A subtlety worth internalizing: GitHub rejects inline comments whose line falls outside the diff hunk, returning a 422. The model occasionally misjudges line numbers, so treat a 422 as expected noise — log it as a warning rather than failing the job.

The Entry Point

# .github/scripts/ai_review.py (continued)
def main() -> None:
    required = ["BASE_SHA", "HEAD_SHA", "REPO", "PR_NUMBER",
                "ANTHROPIC_API_KEY", "GITHUB_TOKEN"]
    missing = [k for k in required if not os.environ.get(k)]
    if missing:
        sys.exit(f"missing required env vars: {', '.join(missing)}")

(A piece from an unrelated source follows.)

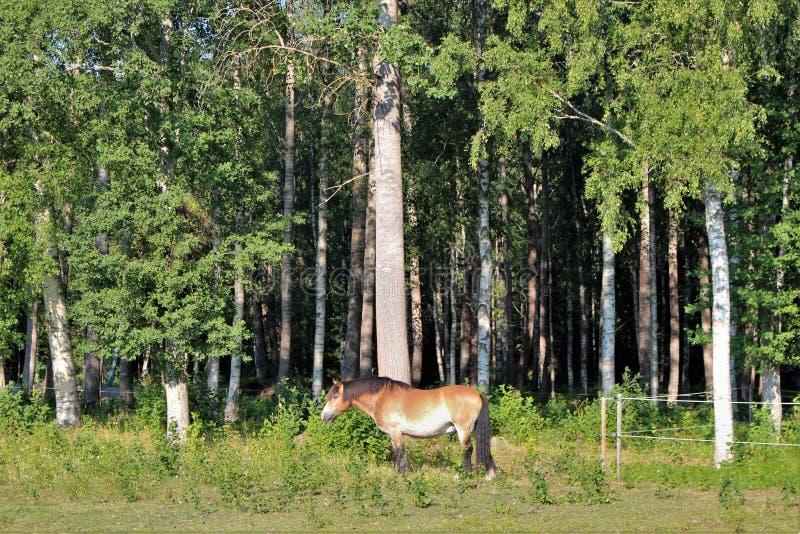 Ένα άλογο σε Högbo Bruk σε Sandviken στοκ φωτογραφία με δικαίωμα ελεύθερης χρήσης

    diff = get_diff(os.environ["BASE_SHA"], os.environ["HEAD_SHA"])
    result = review_diff(diff)

    findings = result["findings"]
    print(f"review produced {len(findings)} finding(s)")
    if not findings:
        print("clean diff; nothing to post")
        return

    post_review(
        os.environ["REPO"],
        os.environ["PR_NUMBER"],
        os.environ["HEAD_SHA"],
        result,
    )


if __name__ == "__main__":
    main()

Common Pitfalls

Sending whole files instead of the diff. It costs more tokens and buries the change in unchanged context. Send the unified diff; it’s all the model needs.

Unstructured output. A free-text reply forces fragile regex parsing and can’t be posted as inline comments. Force a schema with a tool definition and tool_choice.

Blocking merges on AI verdicts. Use event: COMMENT by default. Reserve REQUEST_CHANGES for genuine blockers, and even then make sure a human can dismiss it. An AI reviewer that hard-blocks merges will get disabled within a week.

Over-broad token permissions. The default GITHUB_TOKEN scope is wider than this job needs. Pin permissions: to contents: read and pull-requests: write.

No diff size cap. A huge PR sent whole produces shallow review and a large bill. Cap the diff and say when you truncated.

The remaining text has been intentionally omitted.